Langridge developed in the late 1920s as a spin bowler of exceptional accuracy, but lacking in flight. When pitches became treacherous due to rain followed by sunshine, he could be difficult to play and, in six seasons between 1930 and 1937, he took 100 wickets, completing the all-rounder’s double of 1,000 runs and 100 wickets each time. He headed Sussex’ bowling averages in 1933, 1935, 1937 and 1939, but unaccountably failed as a bowler in the wet summers of 1936 and 1938. In 1937, Langridge scored 2,082 runs and took 102 wickets, a feat achieved only once since (by Trevor Bailey in 1959). In the process he set a record by scoring 2,000 runs in a season with only one century. In all, he took 1,530 wickets, which puts him 77th on the all-time list. His 622 appearances for Sussex are a county record. He also played first-class cricket for Auckland in 1927/28.

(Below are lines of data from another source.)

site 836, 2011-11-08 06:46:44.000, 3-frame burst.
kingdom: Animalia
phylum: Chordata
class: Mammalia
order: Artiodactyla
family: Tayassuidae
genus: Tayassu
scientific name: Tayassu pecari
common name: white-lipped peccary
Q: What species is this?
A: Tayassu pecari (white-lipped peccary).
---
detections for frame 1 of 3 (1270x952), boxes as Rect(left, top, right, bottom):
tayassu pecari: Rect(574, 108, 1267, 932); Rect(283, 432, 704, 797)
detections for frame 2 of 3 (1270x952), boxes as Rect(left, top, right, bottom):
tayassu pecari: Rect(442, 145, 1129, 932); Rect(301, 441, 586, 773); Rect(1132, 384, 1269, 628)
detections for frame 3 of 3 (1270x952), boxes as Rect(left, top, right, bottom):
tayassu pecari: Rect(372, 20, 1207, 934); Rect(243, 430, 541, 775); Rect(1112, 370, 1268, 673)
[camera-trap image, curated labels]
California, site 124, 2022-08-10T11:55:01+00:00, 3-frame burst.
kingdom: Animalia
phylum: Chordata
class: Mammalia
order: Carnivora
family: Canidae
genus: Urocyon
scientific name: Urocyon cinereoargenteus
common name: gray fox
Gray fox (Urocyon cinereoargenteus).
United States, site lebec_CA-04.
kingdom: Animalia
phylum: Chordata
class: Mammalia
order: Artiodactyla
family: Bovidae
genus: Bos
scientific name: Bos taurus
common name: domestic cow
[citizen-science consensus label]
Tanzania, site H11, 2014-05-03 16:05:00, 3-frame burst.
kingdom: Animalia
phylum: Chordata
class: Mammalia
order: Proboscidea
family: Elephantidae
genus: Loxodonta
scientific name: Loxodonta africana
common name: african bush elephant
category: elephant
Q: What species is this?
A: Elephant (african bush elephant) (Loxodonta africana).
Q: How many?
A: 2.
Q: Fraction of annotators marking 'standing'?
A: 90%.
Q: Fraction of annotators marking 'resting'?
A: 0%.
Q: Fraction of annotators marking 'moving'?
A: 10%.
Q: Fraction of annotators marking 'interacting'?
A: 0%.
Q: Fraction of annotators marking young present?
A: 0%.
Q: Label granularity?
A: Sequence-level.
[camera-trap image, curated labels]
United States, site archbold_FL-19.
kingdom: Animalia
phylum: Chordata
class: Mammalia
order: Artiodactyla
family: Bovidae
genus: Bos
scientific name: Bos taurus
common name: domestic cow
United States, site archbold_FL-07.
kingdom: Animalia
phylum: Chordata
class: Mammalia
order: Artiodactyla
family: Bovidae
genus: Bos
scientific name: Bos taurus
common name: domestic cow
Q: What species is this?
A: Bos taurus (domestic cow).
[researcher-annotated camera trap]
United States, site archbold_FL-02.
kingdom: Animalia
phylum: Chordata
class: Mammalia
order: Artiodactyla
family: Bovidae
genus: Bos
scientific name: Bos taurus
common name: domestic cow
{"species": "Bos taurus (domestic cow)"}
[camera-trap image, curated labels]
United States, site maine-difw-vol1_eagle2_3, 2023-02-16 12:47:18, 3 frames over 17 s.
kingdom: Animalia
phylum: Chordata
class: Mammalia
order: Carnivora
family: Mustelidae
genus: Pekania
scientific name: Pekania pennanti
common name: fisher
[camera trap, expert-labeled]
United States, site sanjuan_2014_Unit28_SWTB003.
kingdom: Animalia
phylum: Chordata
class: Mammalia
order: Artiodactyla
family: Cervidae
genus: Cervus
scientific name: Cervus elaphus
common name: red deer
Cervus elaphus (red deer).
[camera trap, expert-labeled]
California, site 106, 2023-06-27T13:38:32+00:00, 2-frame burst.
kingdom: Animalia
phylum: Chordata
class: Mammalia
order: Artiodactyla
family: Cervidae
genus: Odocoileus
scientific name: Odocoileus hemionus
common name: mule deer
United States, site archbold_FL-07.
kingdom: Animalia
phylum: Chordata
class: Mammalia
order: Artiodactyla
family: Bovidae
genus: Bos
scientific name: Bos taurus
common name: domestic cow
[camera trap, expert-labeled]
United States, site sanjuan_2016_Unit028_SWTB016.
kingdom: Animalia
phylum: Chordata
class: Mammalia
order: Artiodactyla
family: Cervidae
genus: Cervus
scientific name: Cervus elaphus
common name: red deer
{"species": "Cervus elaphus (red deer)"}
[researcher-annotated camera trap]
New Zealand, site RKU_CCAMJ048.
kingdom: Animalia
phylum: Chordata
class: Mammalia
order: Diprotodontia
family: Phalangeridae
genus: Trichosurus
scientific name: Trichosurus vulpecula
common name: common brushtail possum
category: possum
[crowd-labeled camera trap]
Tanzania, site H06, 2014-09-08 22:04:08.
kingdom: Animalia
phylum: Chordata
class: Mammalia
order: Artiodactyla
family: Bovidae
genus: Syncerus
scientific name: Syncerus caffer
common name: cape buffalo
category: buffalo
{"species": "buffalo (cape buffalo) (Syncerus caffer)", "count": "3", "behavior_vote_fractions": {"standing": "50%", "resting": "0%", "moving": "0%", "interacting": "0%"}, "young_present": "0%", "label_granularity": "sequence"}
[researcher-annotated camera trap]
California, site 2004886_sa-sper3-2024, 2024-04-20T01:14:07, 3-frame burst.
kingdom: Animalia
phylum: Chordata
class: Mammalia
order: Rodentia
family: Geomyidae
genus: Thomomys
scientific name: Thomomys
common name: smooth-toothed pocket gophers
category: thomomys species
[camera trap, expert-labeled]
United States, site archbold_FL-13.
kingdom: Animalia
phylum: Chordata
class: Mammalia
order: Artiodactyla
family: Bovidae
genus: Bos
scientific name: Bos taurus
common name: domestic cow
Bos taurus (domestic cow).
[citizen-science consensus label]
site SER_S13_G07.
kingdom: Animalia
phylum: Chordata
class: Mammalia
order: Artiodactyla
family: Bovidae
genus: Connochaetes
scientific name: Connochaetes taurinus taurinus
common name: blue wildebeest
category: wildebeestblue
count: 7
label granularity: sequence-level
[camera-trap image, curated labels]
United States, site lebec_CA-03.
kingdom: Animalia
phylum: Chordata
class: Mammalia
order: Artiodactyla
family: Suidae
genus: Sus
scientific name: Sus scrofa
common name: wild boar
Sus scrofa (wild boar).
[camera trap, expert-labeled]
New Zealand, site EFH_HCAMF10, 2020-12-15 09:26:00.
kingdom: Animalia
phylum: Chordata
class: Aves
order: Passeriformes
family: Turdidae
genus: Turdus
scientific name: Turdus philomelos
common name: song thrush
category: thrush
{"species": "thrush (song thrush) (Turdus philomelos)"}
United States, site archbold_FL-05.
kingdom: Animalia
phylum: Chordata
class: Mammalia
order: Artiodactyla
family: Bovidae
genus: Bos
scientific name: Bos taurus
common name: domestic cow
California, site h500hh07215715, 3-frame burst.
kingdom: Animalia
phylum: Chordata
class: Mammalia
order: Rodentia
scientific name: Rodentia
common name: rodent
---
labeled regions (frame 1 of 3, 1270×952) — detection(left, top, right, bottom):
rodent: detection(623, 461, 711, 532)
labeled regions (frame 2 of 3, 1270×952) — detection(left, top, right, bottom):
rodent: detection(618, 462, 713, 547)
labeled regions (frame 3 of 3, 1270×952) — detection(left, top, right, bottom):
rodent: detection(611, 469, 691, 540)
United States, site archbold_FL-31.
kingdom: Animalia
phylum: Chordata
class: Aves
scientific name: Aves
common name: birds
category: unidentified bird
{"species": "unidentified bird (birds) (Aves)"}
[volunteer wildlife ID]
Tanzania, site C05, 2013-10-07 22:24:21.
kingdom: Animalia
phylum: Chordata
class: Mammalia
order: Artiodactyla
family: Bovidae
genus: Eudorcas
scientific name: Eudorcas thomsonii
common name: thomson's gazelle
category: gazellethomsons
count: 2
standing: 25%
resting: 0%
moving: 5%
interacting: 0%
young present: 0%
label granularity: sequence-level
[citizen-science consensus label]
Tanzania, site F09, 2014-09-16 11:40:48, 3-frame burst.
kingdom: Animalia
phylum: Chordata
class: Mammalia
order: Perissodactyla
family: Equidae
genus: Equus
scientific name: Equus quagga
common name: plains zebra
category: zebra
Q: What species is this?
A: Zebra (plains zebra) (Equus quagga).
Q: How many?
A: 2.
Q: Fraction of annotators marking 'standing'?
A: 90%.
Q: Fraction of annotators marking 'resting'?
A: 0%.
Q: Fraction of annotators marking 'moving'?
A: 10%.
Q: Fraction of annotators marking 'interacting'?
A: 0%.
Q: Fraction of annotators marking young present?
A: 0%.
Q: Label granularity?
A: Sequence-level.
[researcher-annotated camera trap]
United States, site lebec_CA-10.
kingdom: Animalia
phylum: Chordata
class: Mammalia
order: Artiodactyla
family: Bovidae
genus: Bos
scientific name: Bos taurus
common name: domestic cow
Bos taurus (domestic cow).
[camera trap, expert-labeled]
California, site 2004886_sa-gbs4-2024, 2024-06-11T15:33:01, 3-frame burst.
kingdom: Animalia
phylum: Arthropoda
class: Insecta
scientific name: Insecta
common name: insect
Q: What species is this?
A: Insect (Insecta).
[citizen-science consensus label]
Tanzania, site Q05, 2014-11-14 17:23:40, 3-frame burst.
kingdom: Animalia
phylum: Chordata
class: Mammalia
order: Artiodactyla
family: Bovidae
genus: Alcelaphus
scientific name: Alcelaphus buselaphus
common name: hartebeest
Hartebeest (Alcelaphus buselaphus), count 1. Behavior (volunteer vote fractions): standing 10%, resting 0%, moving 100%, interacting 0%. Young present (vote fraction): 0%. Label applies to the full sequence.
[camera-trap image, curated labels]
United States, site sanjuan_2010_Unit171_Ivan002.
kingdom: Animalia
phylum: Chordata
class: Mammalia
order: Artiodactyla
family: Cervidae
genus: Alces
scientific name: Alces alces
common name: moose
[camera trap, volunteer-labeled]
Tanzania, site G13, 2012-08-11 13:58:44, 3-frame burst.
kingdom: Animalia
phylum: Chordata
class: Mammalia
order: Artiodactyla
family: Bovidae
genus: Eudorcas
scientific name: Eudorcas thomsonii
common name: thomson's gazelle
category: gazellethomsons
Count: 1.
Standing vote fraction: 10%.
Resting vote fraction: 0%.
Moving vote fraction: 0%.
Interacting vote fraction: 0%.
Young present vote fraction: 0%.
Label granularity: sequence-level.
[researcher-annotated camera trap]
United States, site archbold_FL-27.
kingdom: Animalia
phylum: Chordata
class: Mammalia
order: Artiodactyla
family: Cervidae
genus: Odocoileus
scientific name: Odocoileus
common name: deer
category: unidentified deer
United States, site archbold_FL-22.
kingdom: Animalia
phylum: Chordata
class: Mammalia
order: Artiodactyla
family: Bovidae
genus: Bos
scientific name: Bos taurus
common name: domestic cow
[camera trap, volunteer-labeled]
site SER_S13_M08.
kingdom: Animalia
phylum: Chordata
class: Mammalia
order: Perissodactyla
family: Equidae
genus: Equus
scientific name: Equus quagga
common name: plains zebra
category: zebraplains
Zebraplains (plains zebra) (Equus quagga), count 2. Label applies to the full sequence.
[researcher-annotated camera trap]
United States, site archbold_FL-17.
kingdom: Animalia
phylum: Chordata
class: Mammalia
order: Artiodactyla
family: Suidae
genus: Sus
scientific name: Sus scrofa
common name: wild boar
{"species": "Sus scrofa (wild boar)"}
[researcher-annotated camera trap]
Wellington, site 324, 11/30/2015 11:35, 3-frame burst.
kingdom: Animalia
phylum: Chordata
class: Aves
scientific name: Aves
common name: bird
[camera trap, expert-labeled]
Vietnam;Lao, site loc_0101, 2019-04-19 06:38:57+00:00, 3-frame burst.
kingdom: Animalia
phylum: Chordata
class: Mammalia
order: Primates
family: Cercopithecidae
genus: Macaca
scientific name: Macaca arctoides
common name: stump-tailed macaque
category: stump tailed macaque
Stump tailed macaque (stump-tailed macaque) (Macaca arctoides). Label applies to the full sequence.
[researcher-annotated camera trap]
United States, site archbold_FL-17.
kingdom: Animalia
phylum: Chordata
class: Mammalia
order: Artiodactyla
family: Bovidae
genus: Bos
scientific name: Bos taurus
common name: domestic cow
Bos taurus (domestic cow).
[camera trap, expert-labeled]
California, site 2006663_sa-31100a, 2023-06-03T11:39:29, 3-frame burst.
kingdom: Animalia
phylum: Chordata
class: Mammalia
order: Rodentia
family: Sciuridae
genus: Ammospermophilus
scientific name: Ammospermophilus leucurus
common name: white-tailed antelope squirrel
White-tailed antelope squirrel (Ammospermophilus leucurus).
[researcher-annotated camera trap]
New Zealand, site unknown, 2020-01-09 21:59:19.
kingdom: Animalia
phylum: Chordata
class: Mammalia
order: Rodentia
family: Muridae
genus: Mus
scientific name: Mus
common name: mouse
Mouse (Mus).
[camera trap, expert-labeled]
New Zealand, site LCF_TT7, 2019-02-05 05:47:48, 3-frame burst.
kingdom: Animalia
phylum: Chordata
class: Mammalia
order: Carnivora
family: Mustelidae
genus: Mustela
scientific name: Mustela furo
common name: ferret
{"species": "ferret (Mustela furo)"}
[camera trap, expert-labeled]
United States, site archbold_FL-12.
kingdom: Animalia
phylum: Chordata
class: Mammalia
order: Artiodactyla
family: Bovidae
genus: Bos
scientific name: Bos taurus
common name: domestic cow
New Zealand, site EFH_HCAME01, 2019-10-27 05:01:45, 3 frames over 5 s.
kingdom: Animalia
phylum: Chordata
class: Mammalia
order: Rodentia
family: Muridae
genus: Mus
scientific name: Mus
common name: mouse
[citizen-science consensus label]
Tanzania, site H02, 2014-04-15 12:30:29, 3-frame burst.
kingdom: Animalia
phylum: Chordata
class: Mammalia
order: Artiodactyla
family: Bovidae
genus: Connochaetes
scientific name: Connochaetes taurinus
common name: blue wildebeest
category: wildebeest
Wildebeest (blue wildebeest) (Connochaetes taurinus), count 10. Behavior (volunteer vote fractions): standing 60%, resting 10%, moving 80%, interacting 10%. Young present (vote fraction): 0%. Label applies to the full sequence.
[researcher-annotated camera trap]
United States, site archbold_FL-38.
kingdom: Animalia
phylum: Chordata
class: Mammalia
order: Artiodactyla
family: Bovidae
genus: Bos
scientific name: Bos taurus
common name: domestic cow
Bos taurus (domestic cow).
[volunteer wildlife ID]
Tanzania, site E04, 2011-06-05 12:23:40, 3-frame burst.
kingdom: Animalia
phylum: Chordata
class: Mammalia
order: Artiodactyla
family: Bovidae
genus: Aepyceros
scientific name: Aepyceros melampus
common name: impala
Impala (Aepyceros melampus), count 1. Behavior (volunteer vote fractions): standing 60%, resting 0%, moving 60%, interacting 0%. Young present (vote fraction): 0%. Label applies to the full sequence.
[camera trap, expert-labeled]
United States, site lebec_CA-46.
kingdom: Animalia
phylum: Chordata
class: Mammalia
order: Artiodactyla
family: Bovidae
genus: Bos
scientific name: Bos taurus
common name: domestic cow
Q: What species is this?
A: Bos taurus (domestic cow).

Langridge’s Test match career amounted to just eight games, spread over thirteen years. On his debut against the West Indies at Old Trafford in 1933, he took seven wickets for 56 runs in the second innings. He was then picked for the 1933-34 Marylebone Cricket Club (MCC) tour to India under Douglas Jardine, where he scored 70 in the Test at Calcutta and took five wickets for 63 runs at Madras. He later made a single appearances in the 1935 series against South Africa, and against India, in both 1936 and 1946. The presence in the England team of left-arm spinner Hedley Verity undoubtedly restricted Langridge’s Test opportunities. After Verity’s death in the War, Langridge was picked at the age of 40 for the MCC tour of Australia in 1946-47 under Wally Hammond, and was chosen for the Third Test at Melbourne, but had to withdraw after injuring his groin in practice. He never played Test cricket again.
Langridge was captain of Sussex from 1950 to 1952, only the third professional player, after Les Berry of Leicestershire and Tom Dollery of Warwickshire, to be appointed the regular captain of a county club in the 20th century (Ewart Astill captained Leicestershire for a season in 1935, but only because no amateur could be found to do the job). He was one of the Wisden Cricketers of the Year in 1932.
After retirement, he was county coach at Sussex until 1959. His son, Richard, opened the batting for Sussex regularly in the 1960s.
Langridge died in Brighton, Sussex, in September 1966, at the age of 60.